Required task:
Write out the material exactly, with the pictures left out.

(Spatial questions tied to pictures)
● ● ● ● ● ● ●
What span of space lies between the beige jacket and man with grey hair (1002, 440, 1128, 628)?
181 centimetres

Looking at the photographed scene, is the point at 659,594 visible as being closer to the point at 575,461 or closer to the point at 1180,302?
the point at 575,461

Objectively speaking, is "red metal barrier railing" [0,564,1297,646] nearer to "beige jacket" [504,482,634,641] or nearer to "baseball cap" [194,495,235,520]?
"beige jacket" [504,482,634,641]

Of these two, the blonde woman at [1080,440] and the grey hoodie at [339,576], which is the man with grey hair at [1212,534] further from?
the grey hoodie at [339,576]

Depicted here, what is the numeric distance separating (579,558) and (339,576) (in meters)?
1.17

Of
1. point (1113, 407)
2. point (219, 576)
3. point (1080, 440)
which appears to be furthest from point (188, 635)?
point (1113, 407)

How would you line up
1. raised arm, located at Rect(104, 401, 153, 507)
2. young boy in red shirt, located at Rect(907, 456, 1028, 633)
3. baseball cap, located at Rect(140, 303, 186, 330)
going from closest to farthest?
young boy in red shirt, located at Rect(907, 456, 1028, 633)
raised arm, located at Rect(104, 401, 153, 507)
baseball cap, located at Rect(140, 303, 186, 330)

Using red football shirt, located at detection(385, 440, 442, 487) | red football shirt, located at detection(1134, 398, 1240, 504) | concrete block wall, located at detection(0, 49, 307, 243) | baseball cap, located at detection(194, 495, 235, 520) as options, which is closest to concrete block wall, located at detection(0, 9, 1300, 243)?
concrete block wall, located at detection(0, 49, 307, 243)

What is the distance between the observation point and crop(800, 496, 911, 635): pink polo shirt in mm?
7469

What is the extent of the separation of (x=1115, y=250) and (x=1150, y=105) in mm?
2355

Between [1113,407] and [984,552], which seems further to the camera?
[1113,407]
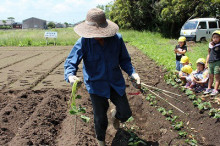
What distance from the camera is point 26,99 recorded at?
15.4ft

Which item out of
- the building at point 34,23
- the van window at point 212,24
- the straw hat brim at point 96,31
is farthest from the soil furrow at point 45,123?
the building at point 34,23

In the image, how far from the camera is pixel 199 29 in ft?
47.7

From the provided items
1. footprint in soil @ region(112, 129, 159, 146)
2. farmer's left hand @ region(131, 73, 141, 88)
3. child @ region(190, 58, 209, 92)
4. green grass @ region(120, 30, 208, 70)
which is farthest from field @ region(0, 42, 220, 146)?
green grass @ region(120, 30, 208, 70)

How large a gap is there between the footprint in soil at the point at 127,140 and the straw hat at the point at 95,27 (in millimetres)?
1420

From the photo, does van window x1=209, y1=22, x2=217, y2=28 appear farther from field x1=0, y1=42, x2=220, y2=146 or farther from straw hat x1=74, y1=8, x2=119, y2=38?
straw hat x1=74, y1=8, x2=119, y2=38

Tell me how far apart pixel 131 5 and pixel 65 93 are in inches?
● ● ● ● ● ● ●
Response:
What span of space lies between the beige jacket and man with grey hair (1002, 440, 1128, 628)?
181 centimetres

Looking at the photographed scene, is the point at 659,594 visible as being closer to the point at 575,461 or closer to the point at 1180,302?
the point at 575,461

Objectively speaking, is "red metal barrier railing" [0,564,1297,646] nearer to "beige jacket" [504,482,634,641] or nearer to "baseball cap" [194,495,235,520]?
"beige jacket" [504,482,634,641]

Of these two, the blonde woman at [1080,440] and the grey hoodie at [339,576], which is the man with grey hair at [1212,534] further from?
the grey hoodie at [339,576]

Depicted here, what is the numeric distance separating (579,558) and (339,576) (in meters)?
1.17

Of
1. point (1113, 407)
2. point (219, 576)
3. point (1080, 440)
which appears to be furthest from point (188, 635)?
point (1113, 407)

How would you line up
1. raised arm, located at Rect(104, 401, 153, 507)
2. young boy in red shirt, located at Rect(907, 456, 1028, 633)
3. baseball cap, located at Rect(140, 303, 186, 330)
going from closest to farthest?
young boy in red shirt, located at Rect(907, 456, 1028, 633)
raised arm, located at Rect(104, 401, 153, 507)
baseball cap, located at Rect(140, 303, 186, 330)

Using red football shirt, located at detection(385, 440, 442, 487) | red football shirt, located at detection(1134, 398, 1240, 504) | concrete block wall, located at detection(0, 49, 307, 243) | baseball cap, located at detection(194, 495, 235, 520) as options, which is closest to concrete block wall, located at detection(0, 9, 1300, 243)?
concrete block wall, located at detection(0, 49, 307, 243)

What is the distance between the observation point and crop(800, 496, 911, 635): pink polo shirt in mm?
7469

What is the extent of the separation of (x=1115, y=250) and (x=1150, y=105) in mm?
2355

Between [1113,407] and [984,552], which seems further to the camera?
[1113,407]
What distance from the camera is point 26,99 recorded at?
15.4ft

Which item out of
- the building at point 34,23
- the van window at point 212,24
- the straw hat brim at point 96,31
is farthest from the soil furrow at point 45,123?
the building at point 34,23

In the image, how far from the camera is pixel 199 29 in ft?
47.7

From the provided items
1. footprint in soil @ region(112, 129, 159, 146)
2. farmer's left hand @ region(131, 73, 141, 88)
3. child @ region(190, 58, 209, 92)
4. green grass @ region(120, 30, 208, 70)
which is farthest from field @ region(0, 42, 220, 146)?
green grass @ region(120, 30, 208, 70)

How large a gap is there between the footprint in soil at the point at 127,140 and the straw hat at the point at 95,27 (in millimetres)?
1420

From the photo, does van window x1=209, y1=22, x2=217, y2=28 appear farther from field x1=0, y1=42, x2=220, y2=146 or farther from straw hat x1=74, y1=8, x2=119, y2=38?
straw hat x1=74, y1=8, x2=119, y2=38

Tell me how far apart pixel 131 5 and pixel 65 93 are in inches?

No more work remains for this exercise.